I have always been intimidated by this no-bake cheesecake, even though I have made quite a few baked ones (recipes to follow in the near future, God willing!) It's just I have always been apprehensive about the use of gelatin in the making of desserts. And thus I shied away from such recipes!
But, my curiousity got the better of me the other day, and I really wanted to find out if I could make a no-bake cheesecake of my own. Another reason I have never attempted this sort of cheesecake is because of the use of double cream. It is quite difficult to get double cream over here, and to buy it from a supermarket that is two-hours drive away from here (four hours if you consider to and fro!) just doesn't make any sense!
But make it I did!
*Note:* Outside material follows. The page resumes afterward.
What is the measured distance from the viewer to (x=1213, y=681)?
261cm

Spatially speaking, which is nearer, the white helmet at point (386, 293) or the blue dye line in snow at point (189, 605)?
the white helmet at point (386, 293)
And thanks to Noraini Zakaria for the recipe (sorry! as usual I tweaked the recipe a bit!)
- 1 8-inch vanilla sponge cake
- 250g cream cheese (Next time I know better to use Philadelphia!)
- 120g caster sugar
- 15g gelatin
- 60ml water (I used strawberry puree)
- 200ml whipping cream
- 7 strawberries, diced
- 1tsp strawberry emulco
Line a springform cake tin with the vanilla sponge (I baked the vanilla sponge in the tin and just left it there! Lazy me!) Whip the cream until soft peaks and keep in the fridge while preparing the rest of the cake. Beat the cream cheese and caster sugar until creamy. Warm the strawberry puree and dilute the gelatin. Once the gelatin cools, stir this into the cream cheese mixture. Next stir in the whipped cream, diced strawberries and strawberry emulco. Stir until just mixed. Pour this mixture onto the vanilla cake and put in the fridge for at least five hours to set.
P.S. I made the strawberry puree by blitzing another 7 strawberries with 60ml water and passing the mixture through a sieve. This puree gave the cake a more intense strawberry flavor. The vanilla, by the way, was an everything 2oz cake!